### GOAL
Rewrite the rows from the line with "What is the distance of" to the line with "14.6 meters", replacing "viewpoint" with "camera" and leaving everything else unchanged.

◆ ◆ ◆

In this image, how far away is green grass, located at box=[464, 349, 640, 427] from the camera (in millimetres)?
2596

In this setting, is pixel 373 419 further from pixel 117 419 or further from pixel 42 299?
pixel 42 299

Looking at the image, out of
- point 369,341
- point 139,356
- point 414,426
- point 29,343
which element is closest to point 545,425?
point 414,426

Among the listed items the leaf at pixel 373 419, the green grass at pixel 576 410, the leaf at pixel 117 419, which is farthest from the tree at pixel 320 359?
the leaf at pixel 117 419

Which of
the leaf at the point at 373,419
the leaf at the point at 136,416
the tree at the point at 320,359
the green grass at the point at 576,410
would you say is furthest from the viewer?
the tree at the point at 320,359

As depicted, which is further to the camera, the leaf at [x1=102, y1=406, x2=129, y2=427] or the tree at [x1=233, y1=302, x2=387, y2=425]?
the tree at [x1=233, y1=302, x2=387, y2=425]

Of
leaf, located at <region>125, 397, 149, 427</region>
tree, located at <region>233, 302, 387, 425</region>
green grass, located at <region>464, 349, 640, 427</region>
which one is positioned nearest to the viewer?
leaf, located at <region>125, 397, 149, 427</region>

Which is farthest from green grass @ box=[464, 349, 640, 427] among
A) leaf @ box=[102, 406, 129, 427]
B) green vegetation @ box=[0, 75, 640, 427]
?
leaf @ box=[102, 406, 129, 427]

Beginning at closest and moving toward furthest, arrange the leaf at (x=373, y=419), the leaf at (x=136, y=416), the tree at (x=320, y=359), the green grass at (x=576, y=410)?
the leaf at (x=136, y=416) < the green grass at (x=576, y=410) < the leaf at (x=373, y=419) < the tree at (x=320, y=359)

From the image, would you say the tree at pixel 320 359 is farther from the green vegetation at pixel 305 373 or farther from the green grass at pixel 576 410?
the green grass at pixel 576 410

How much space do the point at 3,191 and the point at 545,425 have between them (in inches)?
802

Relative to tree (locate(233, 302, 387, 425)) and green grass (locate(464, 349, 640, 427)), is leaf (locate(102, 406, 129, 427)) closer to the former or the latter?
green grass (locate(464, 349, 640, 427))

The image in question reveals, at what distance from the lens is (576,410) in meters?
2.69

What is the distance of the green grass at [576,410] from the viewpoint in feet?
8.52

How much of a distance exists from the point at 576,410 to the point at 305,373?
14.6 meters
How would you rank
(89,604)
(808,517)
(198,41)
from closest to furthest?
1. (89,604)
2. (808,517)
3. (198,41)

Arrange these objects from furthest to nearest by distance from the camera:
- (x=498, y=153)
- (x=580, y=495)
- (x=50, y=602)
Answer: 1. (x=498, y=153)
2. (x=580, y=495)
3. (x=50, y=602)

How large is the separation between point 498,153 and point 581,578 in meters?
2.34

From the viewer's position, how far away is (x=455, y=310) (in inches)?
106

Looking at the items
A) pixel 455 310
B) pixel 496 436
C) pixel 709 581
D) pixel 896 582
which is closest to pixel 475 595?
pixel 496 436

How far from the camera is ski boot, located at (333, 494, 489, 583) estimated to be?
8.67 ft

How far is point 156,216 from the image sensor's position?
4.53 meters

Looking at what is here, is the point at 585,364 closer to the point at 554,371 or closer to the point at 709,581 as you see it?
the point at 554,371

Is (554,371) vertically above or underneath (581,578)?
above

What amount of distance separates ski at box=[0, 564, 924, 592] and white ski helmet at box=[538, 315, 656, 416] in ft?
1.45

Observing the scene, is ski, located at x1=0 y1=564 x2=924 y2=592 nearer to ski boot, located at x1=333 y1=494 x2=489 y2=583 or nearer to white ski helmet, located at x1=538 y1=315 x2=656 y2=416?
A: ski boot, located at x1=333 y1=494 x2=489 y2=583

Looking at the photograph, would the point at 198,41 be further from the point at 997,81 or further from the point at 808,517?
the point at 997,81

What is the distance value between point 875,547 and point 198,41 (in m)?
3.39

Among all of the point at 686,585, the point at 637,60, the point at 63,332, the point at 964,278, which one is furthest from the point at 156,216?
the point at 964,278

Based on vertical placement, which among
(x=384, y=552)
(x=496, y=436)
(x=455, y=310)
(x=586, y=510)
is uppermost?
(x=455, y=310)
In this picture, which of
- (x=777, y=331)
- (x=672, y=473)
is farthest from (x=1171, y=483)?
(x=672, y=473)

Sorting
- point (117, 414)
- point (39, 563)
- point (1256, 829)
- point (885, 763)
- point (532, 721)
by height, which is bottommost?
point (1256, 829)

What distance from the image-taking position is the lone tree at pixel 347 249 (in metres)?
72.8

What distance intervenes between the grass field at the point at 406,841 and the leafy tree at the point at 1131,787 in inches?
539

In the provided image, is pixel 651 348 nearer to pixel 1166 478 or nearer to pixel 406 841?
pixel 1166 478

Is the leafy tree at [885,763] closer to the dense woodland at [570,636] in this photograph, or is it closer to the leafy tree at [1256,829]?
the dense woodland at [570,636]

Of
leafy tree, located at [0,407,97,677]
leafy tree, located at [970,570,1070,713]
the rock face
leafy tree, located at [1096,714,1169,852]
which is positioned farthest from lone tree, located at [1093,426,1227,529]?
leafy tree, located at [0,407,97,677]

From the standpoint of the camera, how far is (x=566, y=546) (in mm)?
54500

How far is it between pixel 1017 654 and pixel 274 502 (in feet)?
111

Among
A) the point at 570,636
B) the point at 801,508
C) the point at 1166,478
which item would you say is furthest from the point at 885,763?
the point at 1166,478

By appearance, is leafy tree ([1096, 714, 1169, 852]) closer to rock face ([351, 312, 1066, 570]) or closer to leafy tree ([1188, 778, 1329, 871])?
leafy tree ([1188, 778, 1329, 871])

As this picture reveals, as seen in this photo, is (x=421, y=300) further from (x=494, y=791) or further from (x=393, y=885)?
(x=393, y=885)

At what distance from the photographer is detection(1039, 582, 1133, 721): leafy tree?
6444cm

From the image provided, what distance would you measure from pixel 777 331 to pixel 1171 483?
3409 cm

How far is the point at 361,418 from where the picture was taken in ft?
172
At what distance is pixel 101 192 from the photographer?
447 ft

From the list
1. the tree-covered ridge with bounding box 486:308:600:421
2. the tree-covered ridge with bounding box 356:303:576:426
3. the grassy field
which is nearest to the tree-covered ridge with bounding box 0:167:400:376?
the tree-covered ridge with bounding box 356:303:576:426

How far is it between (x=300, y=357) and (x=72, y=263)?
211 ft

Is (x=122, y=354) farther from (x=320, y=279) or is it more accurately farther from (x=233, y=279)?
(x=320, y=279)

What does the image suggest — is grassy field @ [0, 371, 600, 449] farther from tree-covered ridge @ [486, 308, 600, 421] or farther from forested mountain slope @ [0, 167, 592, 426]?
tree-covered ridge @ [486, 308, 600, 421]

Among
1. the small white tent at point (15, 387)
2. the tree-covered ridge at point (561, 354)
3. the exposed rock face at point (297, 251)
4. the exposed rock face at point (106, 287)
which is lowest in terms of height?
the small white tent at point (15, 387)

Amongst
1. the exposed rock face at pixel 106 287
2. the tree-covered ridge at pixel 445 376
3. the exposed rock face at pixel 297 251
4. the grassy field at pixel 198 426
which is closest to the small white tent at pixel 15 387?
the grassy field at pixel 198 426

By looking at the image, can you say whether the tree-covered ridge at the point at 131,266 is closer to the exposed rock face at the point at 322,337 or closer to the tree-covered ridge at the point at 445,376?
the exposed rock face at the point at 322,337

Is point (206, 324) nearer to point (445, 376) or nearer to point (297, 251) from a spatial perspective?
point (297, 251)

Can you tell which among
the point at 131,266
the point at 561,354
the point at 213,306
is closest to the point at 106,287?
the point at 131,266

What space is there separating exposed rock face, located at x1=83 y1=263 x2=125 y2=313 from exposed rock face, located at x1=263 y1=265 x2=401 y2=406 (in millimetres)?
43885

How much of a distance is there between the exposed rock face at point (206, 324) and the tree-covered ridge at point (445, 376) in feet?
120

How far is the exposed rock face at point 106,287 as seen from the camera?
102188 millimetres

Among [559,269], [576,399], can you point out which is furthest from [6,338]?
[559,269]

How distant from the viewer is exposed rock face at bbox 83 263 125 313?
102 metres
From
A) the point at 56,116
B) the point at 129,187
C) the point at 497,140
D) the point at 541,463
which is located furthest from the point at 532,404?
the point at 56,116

◆ ◆ ◆

### COMPLETE ANSWER
What is the distance of the green grass at [576,410] from the camera in feet?
8.52

How much of a distance exists from the point at 576,410 to the point at 305,373?
14.6 meters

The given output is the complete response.